> _Brano scelto_

ORA VIENE IL PIÙ DIFFICILE
Credetemi, io fo tutto il possibile per allontanarmi da quell’insopportabile «io», che è difficilissimo evitare quando si parla di sè stessi, ma d’altra parte evitandolo, è come levare il protagonista dalla scena, senza poi tener conto che è appunto quell’«io» che fa considerare e comperare il libro; anche per criticarlo, per dire: ma che cosa si crede di essere questo presuntuoso?
La vita di un artista è una continua alternativa di grandi sconforti e di grandi soddisfazioni: una delle più grandi, di quelle che non si possono tacere è quella di essere stato considerato dal nostro Duce.
Quando a Milano al Filodrammatici qualcuno mi diceva che in platea c’era il direttore del Popolo d’Italia, correvo ad occhiare al sipario e lo vedevo come adesso, che non è più il direttore del Popolo d’Italia, ma del Popolo di Europa...
Ho sott’occhio un articolo del poeta milanese Paolo Buzzi, pubblicato qualche anno fa sul Popolo d’Italia, intitolato: «Ricordi Mussoliniani».
«... Curioso vederlo seguir Petrolini in una delle sue famose lanterne magiche di tipi e macchiette.

[Materiale tratto da una raccolta di dati]
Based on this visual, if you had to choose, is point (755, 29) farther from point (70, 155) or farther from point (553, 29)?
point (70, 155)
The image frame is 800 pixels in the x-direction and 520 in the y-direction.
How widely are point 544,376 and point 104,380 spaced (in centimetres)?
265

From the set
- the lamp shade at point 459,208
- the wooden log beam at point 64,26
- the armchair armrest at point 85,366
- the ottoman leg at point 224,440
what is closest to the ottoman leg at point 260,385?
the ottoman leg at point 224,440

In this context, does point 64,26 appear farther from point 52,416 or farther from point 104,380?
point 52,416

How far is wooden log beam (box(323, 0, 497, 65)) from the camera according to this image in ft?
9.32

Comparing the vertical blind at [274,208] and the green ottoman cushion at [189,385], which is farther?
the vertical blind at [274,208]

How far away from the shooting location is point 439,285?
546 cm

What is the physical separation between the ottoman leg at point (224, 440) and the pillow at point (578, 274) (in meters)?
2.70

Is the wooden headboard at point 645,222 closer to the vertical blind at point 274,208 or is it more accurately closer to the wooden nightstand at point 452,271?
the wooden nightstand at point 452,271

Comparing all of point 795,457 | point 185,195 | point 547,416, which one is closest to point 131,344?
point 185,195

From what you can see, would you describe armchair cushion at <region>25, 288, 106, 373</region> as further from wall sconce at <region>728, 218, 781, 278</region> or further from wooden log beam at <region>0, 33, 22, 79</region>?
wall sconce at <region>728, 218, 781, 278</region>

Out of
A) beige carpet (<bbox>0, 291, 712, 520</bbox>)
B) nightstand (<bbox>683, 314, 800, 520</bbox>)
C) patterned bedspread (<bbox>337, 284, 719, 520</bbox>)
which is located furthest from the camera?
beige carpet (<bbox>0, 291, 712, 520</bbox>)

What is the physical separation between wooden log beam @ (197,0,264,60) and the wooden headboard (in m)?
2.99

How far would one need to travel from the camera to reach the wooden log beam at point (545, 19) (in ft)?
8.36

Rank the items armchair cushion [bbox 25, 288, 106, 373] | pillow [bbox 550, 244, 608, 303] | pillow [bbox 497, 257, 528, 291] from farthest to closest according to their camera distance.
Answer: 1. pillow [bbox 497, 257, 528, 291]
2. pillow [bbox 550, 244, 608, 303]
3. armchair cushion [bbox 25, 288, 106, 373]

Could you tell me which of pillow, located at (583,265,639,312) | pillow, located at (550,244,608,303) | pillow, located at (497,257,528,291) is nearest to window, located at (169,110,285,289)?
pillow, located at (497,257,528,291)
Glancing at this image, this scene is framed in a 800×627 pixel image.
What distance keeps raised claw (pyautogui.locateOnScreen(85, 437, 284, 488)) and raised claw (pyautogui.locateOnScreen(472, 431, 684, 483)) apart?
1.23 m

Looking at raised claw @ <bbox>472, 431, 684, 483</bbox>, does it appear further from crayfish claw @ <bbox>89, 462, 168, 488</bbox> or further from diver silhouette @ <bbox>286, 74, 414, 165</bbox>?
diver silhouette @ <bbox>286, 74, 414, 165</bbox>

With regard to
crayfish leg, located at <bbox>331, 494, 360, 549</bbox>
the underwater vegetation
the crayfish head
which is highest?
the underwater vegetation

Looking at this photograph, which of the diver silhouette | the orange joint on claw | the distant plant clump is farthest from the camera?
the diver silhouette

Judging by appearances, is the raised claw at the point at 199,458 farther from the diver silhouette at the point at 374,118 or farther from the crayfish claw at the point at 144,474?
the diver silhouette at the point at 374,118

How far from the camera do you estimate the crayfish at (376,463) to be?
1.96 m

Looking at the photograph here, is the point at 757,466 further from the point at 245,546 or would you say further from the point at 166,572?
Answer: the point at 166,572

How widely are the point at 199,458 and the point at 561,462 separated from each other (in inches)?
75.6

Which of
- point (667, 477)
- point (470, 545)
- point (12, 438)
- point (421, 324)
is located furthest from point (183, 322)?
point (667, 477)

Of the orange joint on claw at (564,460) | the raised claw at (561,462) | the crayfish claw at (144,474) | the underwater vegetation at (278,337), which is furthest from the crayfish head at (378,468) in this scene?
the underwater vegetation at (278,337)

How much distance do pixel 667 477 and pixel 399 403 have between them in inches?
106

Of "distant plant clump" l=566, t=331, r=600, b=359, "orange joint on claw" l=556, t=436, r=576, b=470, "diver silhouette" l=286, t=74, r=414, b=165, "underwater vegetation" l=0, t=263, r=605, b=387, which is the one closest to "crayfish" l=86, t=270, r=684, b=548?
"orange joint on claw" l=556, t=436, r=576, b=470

> _Compiti assegnati_
**A.** Riporti fedelmente il brano scelto da "Quando a Milano" a "Popolo di Europa...".
**B.** Elenchi tutti i nomi propri di persona e di città presenti nel brano scelto.
Il materiale proviene da una fonte diversa dal brano scelto.

> _Risposte scritte_
**A.**
Quando a Milano al Filodrammatici qualcuno mi diceva che in platea c’era il direttore del Popolo d’Italia, correvo ad occhiare al sipario e lo vedevo come adesso, che non è più il direttore del Popolo d’Italia, ma del Popolo di Europa...

**B.** Milano, Paolo Buzzi, Petrolini